Word spread. He was contacted about a few more parties, all up in Queens. “A girl that was at one goes to me, ‘Listen, this girl, her boyfriend beats her all the time, treats her like garbage; ya know, I’ll pay you $40 if you could do somethin’ with her.’ So we go in another room, and we start foolin’ around, and she says, ‘Oh, listen, I’m so sorry but I can’t, I gotta boyfriend and I really don’t know if I be able to fuck, ya know what I mean, because, uh, I think it’d be cheatin’. But she goes, ‘If you wanna just go down on me, I think it’d be all right.’”
How was that?
“You know, I kinda like goin’ down on women. I could do that all day.”
Mr. Nelson said that great sex requires patience and communication. Which is impossible in a coffee shop bathroom or under a blanket in the park.

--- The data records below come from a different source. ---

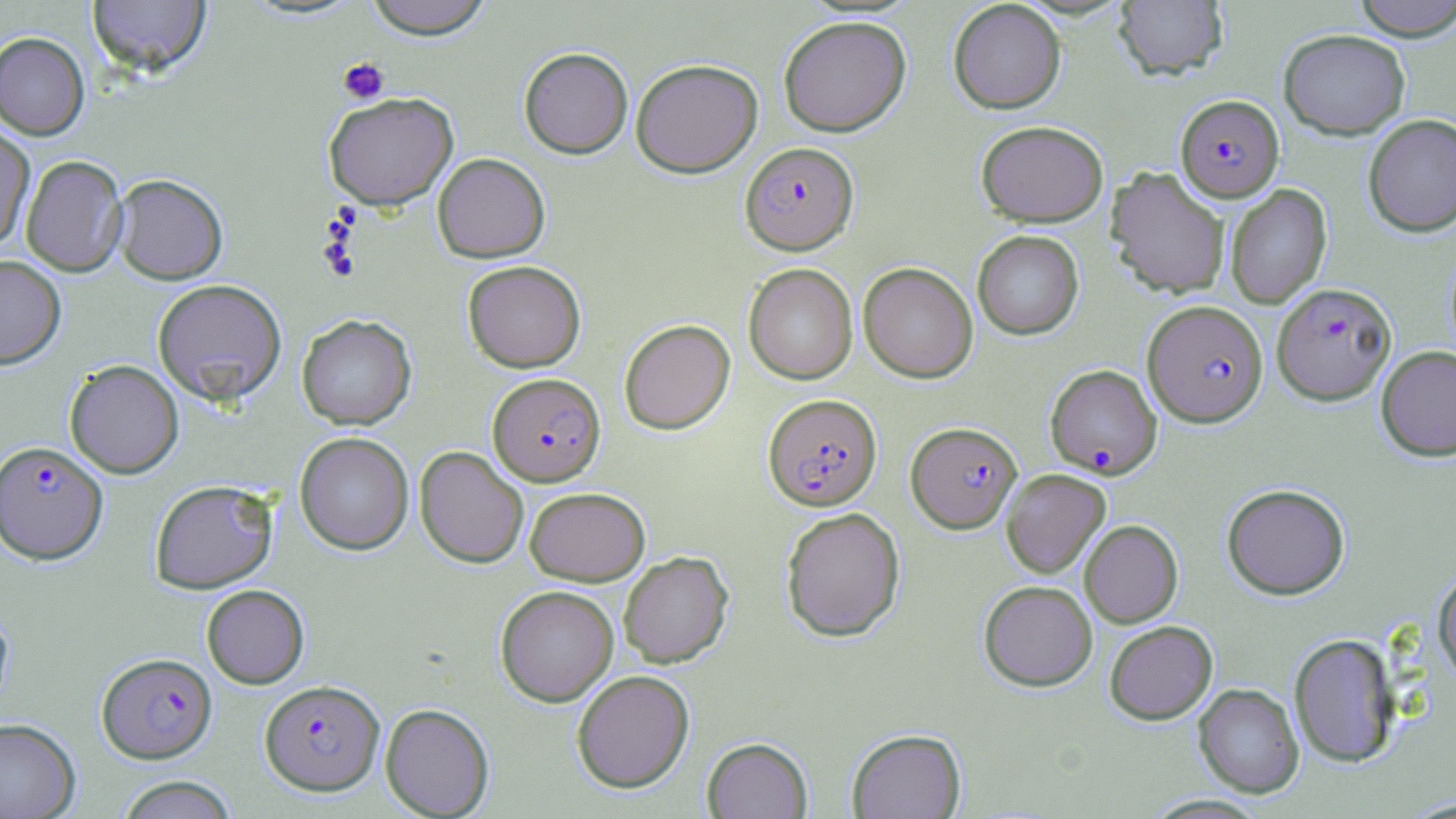

slide_level_diagnosis: Plasmodium falciparum
uninfected_red_blood_cell_locations: 'approximate bounding boxes as (x1,y1)-(x2,y2) corner pairs in pixels: (362,0)-(494,39), (1351,0)-(1456,40), (86,1)-(211,79), (948,1)-(1066,113), (1113,1)-(1228,81), (778,15)-(911,137), (1278,29)-(1411,139), (0,32)-(90,140), (519,47)-(633,158), (631,58)-(763,177), (323,92)-(458,210), (1363,114)-(1456,238), (976,120)-(1108,226), (0,124)-(35,249), (432,153)-(550,263), (20,154)-(128,277), (1106,167)-(1230,299), (112,173)-(228,285), (1225,184)-(1332,309), (972,230)-(1084,340), (0,255)-(66,369), (462,260)-(586,372), (858,262)-(978,383), (743,263)-(858,385), (153,279)-(287,406), (297,314)-(417,430), (619,318)-(735,434), (1376,345)-(1456,461), (64,360)-(184,478), (295,432)-(414,555), (415,446)-(529,568), (1001,469)-(1111,578), (150,479)-(278,593), (1222,483)-(1350,599), (524,487)-(650,585), (780,507)-(906,642), (1079,520)-(1183,627), (618,551)-(734,669), (1432,570)-(1456,685), (979,580)-(1097,691), (201,584)-(309,689), (495,585)-(619,706), (0,601)-(14,719), (1104,620)-(1218,724), (1288,633)-(1400,767), (571,670)-(695,793), (1193,683)-(1304,798), (380,703)-(494,818), (0,718)-(81,819), (846,728)-(966,819), (702,737)-(813,818), (114,775)-(239,819)'
platelet_locations: 'approximate bounding boxes as (x1,y1)-(x2,y2) corner pairs in pixels: (338,57)-(389,104)'
preparation: thin blood smear
stain: May-Grünwald-Giemsa
image_size: 1456×819 pixels
magnification: 1000x
field_of_view: single
plasmodium_falciparum_infected_red_blood_cell_locations: 'approximate bounding boxes as (x1,y1)-(x2,y2) corner pairs in pixels: (1175,95)-(1284,202), (740,141)-(858,254), (1271,282)-(1397,404), (1143,300)-(1268,427), (1045,364)-(1162,478), (488,373)-(606,486), (763,393)-(882,510), (906,421)-(1022,533), (0,440)-(108,564), (97,652)-(217,763), (259,679)-(385,795)'
modality: light microscopyState which parasite is depicted.
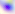
Toxoplasma gondii.

Summary:
  - Modality: micrograph
  - Magnification: 400x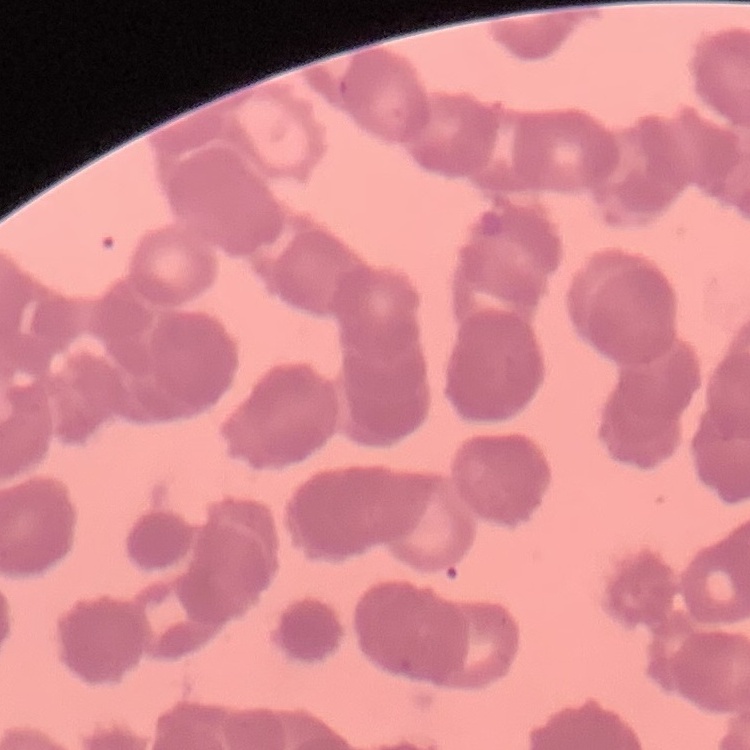
Summary:
  - Red blood cell morphology: rouleaux formation
  - Stain: Field's or Giemsa
  - Image type: square crop of a larger photomicrograph
  - Preparation: thin blood filmReport the malaria status.
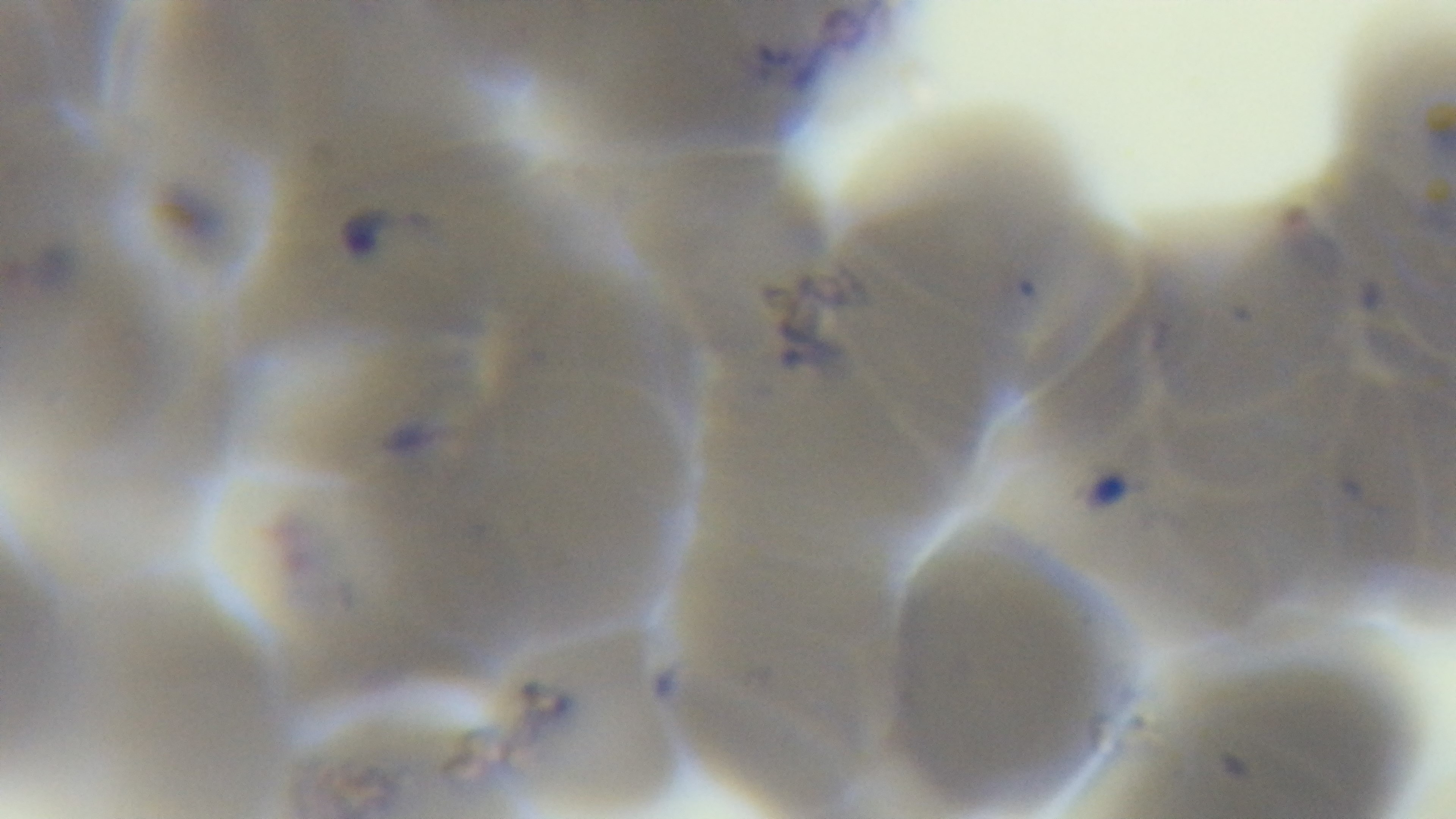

“It takes both youse to have great sex,” he said. “Foreplay is the main thing with women; you gotta warm them up.”
There was a Jewish girl named Danielle—also a junkie who wound up in rehab in Florida.
He was back in Jersey when his settlement finally came through, and there he ran into Diane Rio. Mr. Nelson had dated her sister back in the day, before she OD’d on pills. Five months and $70,000 after he got his court settlement, his father took control. “He said, ‘I’m holdin’ the money. You wanna fight me, go ahead, you’re not getting it unless I die or you quit using drugs, whichever comes first.’ That was the best thing he ever did.”
Mr. Nelson chose life and New York City. Ms. Rio went clean, too. For a while, the couple were living under scaffolding on 26th Street. In August ’08, they got placed in a one-bedroom at a shelter in Jamaica, Queens; pretty soon, he said, they’re going to get their own Section 8 apartment. These days, Mr. Nelson wakes up around 7—usually because of a phone call from his father. Then he swings by the clinic. At around 1 he rides the train to Asser Levy. Lately, he’s been training people on the side for a few bucks. Sometimes, in Madison Square Park or elsewhere, a nice-looking woman will come up and ask to have a photo with him. He often carries a small gym bag. He read a blog post on findheman.com that featured a picture of him carrying such a bag and speculated that he had ripped apart a school bus in order to rescue the bag, which he then delivered to a distraught schoolgirl.
“I don’t why, they make me into some kind of a hero,” he said. “It’s just a goof, I guess.”